( yes that's 21 not 12) Has anyone ever seen anything on the gain of trisomy 21 in CLL. Seems i've just picked it up. Never heard of this before.
john
( yes that's 21 not 12) Has anyone ever seen anything on the gain of trisomy 21 in CLL. Seems i've just picked it up. Never heard of this before.
john
Apparently this is something seen in hematological malignancies, in various cell lines. I'm impressed with a doc doing an expanded FISH to look for atypical mutations in a CLL patient. I am guessing a trisomy in this area is not one of the "better" markers, and may indicate increased potential for more aggressive disease.
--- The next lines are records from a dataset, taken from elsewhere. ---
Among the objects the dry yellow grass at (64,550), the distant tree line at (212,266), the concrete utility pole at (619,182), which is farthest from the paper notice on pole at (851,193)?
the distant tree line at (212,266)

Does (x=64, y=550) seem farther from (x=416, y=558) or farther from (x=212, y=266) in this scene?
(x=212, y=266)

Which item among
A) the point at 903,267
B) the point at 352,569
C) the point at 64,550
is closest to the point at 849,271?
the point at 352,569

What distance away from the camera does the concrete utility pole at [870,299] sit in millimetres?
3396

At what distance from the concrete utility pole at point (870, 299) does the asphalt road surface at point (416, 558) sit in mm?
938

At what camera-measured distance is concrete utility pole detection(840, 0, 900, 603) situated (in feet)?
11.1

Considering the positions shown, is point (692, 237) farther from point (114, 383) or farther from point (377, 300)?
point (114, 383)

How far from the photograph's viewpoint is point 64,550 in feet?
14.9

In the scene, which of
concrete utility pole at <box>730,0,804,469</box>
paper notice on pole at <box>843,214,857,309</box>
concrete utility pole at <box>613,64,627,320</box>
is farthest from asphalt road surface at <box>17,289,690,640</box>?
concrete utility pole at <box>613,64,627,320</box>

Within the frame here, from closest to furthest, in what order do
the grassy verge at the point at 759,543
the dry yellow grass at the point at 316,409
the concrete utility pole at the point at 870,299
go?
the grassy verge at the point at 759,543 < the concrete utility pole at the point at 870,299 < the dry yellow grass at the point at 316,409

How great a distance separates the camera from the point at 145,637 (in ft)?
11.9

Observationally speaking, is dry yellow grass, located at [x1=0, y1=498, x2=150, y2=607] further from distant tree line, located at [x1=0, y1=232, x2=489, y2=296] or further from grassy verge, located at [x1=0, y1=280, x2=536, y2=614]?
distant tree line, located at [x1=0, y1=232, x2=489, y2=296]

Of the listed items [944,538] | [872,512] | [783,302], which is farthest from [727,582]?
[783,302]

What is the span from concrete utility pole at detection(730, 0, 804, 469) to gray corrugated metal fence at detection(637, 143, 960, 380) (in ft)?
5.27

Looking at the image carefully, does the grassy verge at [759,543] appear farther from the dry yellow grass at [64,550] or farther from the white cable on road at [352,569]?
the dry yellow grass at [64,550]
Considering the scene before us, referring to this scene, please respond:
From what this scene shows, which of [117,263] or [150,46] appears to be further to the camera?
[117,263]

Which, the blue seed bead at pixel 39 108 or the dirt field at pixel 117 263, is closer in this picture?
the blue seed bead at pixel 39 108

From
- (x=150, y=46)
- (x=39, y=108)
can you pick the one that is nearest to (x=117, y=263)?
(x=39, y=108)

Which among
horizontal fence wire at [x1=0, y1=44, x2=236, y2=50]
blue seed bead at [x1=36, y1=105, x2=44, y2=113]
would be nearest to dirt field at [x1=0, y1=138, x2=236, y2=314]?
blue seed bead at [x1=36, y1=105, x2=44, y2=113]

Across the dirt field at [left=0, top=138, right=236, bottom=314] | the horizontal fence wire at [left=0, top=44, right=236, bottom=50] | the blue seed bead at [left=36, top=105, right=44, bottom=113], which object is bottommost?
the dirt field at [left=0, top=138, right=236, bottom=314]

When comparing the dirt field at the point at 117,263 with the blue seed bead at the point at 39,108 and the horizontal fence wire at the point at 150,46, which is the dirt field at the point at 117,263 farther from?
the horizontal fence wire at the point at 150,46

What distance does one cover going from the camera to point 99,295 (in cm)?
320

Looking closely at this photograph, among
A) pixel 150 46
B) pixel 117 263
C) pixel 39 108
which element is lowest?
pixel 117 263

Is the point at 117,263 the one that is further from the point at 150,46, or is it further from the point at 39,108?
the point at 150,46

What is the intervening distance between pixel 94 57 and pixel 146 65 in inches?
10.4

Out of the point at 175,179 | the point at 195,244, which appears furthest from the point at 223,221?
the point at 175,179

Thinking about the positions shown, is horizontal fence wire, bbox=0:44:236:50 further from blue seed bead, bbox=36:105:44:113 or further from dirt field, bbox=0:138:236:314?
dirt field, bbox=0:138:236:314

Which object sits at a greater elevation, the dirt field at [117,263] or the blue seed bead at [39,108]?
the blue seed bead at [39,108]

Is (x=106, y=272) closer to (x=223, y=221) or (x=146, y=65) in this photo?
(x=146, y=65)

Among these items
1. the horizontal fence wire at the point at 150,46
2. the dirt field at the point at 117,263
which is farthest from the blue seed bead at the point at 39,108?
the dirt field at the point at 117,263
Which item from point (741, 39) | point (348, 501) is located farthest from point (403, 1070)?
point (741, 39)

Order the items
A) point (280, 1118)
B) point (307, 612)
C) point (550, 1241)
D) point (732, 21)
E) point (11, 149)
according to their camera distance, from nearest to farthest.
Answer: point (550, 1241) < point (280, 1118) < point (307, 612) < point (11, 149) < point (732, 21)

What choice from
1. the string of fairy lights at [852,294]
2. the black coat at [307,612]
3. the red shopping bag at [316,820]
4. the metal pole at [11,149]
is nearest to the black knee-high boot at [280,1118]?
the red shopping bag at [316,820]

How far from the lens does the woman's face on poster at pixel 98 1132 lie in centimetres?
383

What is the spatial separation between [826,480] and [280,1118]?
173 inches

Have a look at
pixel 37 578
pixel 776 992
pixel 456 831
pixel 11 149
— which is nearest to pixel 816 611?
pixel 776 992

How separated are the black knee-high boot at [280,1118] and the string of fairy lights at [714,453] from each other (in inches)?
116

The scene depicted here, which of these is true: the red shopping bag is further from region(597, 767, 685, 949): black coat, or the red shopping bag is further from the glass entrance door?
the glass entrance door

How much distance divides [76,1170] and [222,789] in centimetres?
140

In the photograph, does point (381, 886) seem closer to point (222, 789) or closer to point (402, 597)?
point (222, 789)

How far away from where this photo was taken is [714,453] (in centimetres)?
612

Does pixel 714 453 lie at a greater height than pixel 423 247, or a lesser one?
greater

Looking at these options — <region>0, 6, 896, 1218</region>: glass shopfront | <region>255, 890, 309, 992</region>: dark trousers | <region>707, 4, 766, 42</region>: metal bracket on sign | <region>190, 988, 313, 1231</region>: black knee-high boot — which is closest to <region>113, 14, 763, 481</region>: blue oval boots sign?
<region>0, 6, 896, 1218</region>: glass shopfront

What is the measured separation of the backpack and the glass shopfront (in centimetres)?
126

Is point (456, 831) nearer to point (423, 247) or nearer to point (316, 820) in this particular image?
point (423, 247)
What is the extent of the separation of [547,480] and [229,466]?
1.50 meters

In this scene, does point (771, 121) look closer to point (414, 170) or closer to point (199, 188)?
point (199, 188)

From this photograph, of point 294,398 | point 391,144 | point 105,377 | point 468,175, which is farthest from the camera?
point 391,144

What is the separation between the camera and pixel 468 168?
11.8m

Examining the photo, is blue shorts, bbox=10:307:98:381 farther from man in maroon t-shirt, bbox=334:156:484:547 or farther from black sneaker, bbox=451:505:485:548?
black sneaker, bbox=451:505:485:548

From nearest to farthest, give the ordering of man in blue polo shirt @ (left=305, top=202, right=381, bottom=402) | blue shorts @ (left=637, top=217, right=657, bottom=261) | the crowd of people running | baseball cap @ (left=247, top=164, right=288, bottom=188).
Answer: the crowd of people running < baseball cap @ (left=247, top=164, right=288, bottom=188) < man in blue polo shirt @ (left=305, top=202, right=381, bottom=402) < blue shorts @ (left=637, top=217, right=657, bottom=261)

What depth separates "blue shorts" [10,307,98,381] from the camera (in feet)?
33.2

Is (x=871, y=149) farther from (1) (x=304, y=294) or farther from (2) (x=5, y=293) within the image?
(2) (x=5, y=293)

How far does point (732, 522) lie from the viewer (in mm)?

Similar to how other genetic aberrations in CLL are considered "unfavorable."
nature.com/articles/s41375-...
nature.com/articles/s41375-...
ncbi.nlm.nih.gov/pmc/articl...
sciencedirect.com/science/a...
Especially if one has a large number of mutations, there is data indicating the more genetic abnormalities, the harder to treat/more aggressive a clone tends to be.
ashpublications.org/blood/a...
The data says it's rare (around 2%) in CLL patients, but if one is only being tested for a standard CLL panel of 4-5 markers, the actual percentage may be higher. This mutation seems to be one that favors tumor growth, so perhaps the way one can get it as an adult, is a similar evolutionary mutation pressure like how one can gain a del17p or TP53 mutation as time/number of treatments, increase.
Hi Sofia, thanks for your reply. This showed up in my latest FISH report between my first and second treatment, but it's hard to know if it was better at surviving my first treatment or just there in the first place and never checked for. Anyway, as far as I can tell it's my only karyotype besides a very small % of trisomy 8 so I'm not too worried about it, just curious.